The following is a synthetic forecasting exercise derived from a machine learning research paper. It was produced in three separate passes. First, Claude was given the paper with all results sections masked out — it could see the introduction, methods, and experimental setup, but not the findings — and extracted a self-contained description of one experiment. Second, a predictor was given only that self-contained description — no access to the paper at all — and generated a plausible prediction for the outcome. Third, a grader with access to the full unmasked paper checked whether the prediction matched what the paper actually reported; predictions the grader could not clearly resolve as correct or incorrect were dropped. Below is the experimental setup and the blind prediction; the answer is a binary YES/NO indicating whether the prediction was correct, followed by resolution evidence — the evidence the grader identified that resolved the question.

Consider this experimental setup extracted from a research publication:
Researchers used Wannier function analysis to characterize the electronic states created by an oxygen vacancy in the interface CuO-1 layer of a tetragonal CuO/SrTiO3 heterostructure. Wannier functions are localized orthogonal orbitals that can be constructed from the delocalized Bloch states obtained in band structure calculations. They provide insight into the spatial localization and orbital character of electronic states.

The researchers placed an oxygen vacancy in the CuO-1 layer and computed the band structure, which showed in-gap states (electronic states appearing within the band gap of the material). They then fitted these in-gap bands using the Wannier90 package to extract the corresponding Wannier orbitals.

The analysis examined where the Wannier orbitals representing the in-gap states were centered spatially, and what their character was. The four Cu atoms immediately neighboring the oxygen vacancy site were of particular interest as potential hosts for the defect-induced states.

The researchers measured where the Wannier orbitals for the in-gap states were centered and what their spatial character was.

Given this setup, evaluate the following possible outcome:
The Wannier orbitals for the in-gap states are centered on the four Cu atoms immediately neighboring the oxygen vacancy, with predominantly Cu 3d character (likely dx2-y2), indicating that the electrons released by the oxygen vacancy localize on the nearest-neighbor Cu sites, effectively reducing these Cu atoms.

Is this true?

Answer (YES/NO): NO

+--

- [WHAT YOU HAVE TO DO]: Could you restate the records above word for word?

- [WRITTEN RESPONSE]:
The following is a synthetic forecasting exercise derived from a machine learning research paper. It was produced in three separate passes. First, Claude was given the paper with all results sections masked out — it could see the introduction, methods, and experimental setup, but not the findings — and extracted a self-contained description of one experiment. Second, a predictor was given only that self-contained description — no access to the paper at all — and generated a plausible prediction for the outcome. Third, a grader with access to the full unmasked paper checked whether the prediction matched what the paper actually reported; predictions the grader could not clearly resolve as correct or incorrect were dropped. Below is the experimental setup and the blind prediction; the answer is a binary YES/NO indicating whether the prediction was correct, followed by resolution evidence — the evidence the grader identified that resolved the question.

Consider this experimental setup extracted from a research publication:
Researchers used Wannier function analysis to characterize the electronic states created by an oxygen vacancy in the interface CuO-1 layer of a tetragonal CuO/SrTiO3 heterostructure. Wannier functions are localized orthogonal orbitals that can be constructed from the delocalized Bloch states obtained in band structure calculations. They provide insight into the spatial localization and orbital character of electronic states.

The researchers placed an oxygen vacancy in the CuO-1 layer and computed the band structure, which showed in-gap states (electronic states appearing within the band gap of the material). They then fitted these in-gap bands using the Wannier90 package to extract the corresponding Wannier orbitals.

The analysis examined where the Wannier orbitals representing the in-gap states were centered spatially, and what their character was. The four Cu atoms immediately neighboring the oxygen vacancy site were of particular interest as potential hosts for the defect-induced states.

The researchers measured where the Wannier orbitals for the in-gap states were centered and what their spatial character was.

Given this setup, evaluate the following possible outcome:
The Wannier orbitals for the in-gap states are centered on the four Cu atoms immediately neighboring the oxygen vacancy, with predominantly Cu 3d character (likely dx2-y2), indicating that the electrons released by the oxygen vacancy localize on the nearest-neighbor Cu sites, effectively reducing these Cu atoms.

Is this true?

Answer (YES/NO): NO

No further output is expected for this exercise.